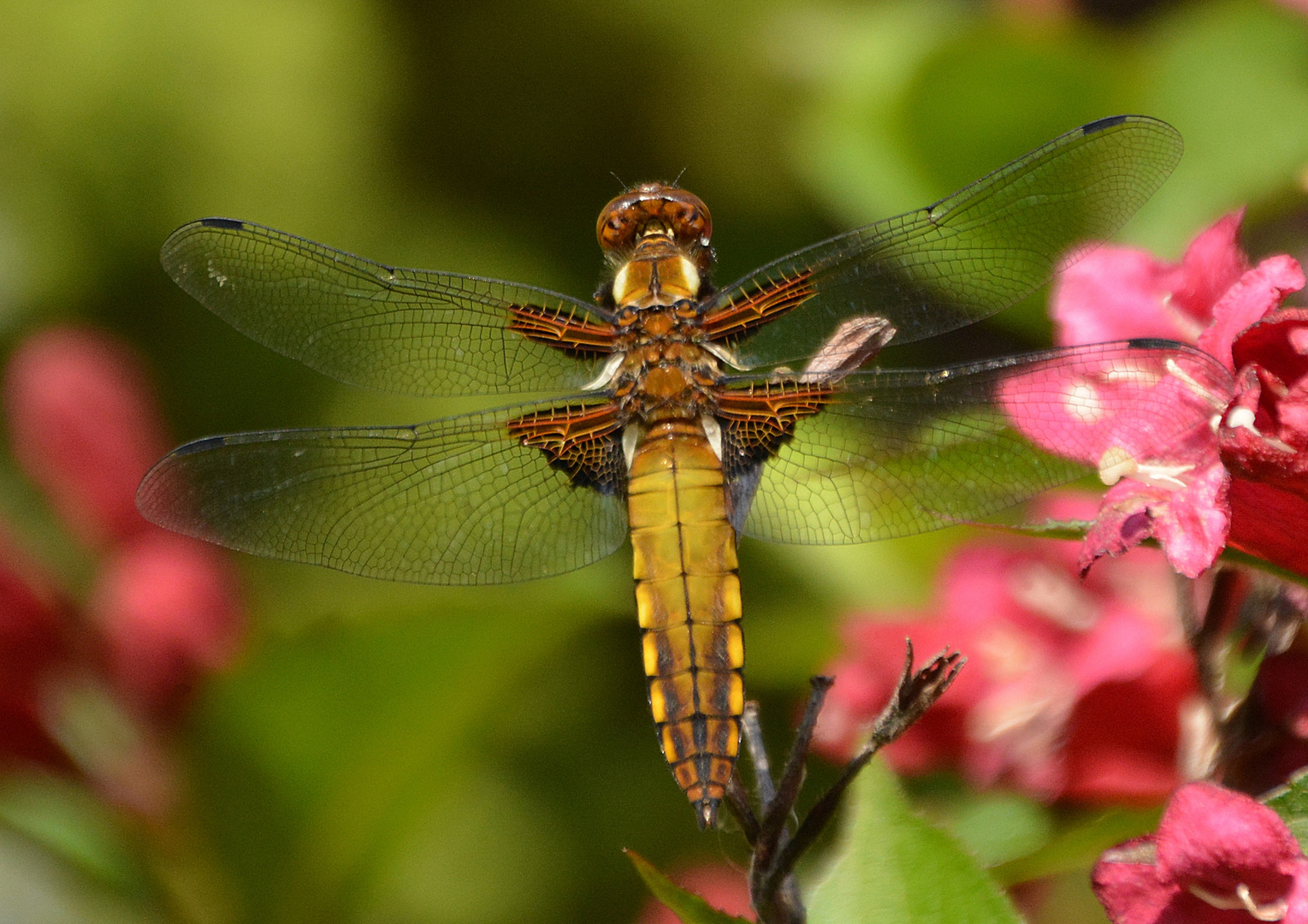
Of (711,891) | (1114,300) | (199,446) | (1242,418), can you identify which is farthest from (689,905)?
(711,891)

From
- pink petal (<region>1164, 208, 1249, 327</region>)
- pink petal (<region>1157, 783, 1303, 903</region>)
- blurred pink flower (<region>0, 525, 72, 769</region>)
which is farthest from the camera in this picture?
blurred pink flower (<region>0, 525, 72, 769</region>)

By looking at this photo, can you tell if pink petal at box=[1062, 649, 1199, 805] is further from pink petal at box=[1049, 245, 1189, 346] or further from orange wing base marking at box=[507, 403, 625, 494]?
orange wing base marking at box=[507, 403, 625, 494]

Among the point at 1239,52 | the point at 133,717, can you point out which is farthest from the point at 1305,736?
the point at 133,717

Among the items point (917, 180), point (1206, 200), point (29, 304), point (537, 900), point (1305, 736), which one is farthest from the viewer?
point (29, 304)

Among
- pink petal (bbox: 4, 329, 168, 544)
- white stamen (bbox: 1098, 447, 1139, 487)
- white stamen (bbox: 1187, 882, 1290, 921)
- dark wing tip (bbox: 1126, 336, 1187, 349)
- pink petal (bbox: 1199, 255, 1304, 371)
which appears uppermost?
pink petal (bbox: 4, 329, 168, 544)

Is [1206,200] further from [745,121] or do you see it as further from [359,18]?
[359,18]

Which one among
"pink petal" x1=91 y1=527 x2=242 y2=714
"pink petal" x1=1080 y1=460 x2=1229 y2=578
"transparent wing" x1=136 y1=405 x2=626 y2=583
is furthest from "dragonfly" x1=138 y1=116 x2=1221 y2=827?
"pink petal" x1=91 y1=527 x2=242 y2=714

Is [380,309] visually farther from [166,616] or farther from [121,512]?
[121,512]
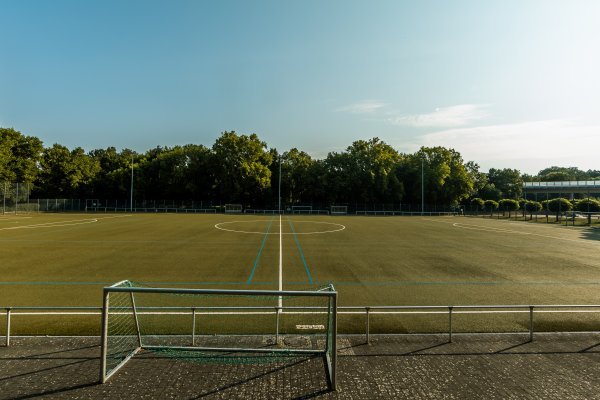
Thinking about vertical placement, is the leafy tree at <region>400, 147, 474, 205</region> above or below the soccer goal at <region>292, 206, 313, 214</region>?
above

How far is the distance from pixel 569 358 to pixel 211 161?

────────────────────────────────────────

=== WHAT YOU ARE ASKED TO DO ===
Convert every record above into a JSON list of strings, one string per line, skipping blank lines and leaving out the picture lines.

=== ANSWER BELOW ===
[
  "Of (711,891) | (1114,300) | (199,446) | (1242,418), can you identify which is farthest from (689,905)?",
  "(711,891)",
  "From",
  "- pink petal (<region>1164, 208, 1249, 327</region>)",
  "- pink petal (<region>1157, 783, 1303, 903</region>)",
  "- blurred pink flower (<region>0, 525, 72, 769</region>)",
  "which is farthest from the camera in this picture?",
  "blurred pink flower (<region>0, 525, 72, 769</region>)",
  "By looking at this photo, can you tell if pink petal at box=[1062, 649, 1199, 805] is further from pink petal at box=[1049, 245, 1189, 346] or further from orange wing base marking at box=[507, 403, 625, 494]?",
  "orange wing base marking at box=[507, 403, 625, 494]",
  "Among the point at 1239,52 | the point at 133,717, can you point out which is farthest from the point at 1305,736?",
  "the point at 133,717",
  "Among the items point (917, 180), point (1206, 200), point (29, 304), point (537, 900), point (1305, 736), which one is farthest from the viewer?",
  "point (29, 304)",
  "Among",
  "- pink petal (bbox: 4, 329, 168, 544)",
  "- white stamen (bbox: 1098, 447, 1139, 487)",
  "- white stamen (bbox: 1187, 882, 1290, 921)",
  "- dark wing tip (bbox: 1126, 336, 1187, 349)",
  "- pink petal (bbox: 1199, 255, 1304, 371)",
  "which appears uppermost?",
  "pink petal (bbox: 4, 329, 168, 544)",
  "Is [1206,200] further from [745,121] or do you see it as further from [359,18]?",
  "[359,18]",
  "Which one among",
  "\"pink petal\" x1=91 y1=527 x2=242 y2=714",
  "\"pink petal\" x1=1080 y1=460 x2=1229 y2=578",
  "\"transparent wing\" x1=136 y1=405 x2=626 y2=583",
  "is furthest from \"dragonfly\" x1=138 y1=116 x2=1221 y2=827?",
  "\"pink petal\" x1=91 y1=527 x2=242 y2=714",
  "Is [380,309] visually farther from [166,616] or farther from [121,512]?",
  "[121,512]",
  "Thinking about vertical placement, is the leafy tree at <region>400, 147, 474, 205</region> above or below the soccer goal at <region>292, 206, 313, 214</region>?",
  "above",
  "How far is the distance from pixel 569 358 to pixel 211 161?"
]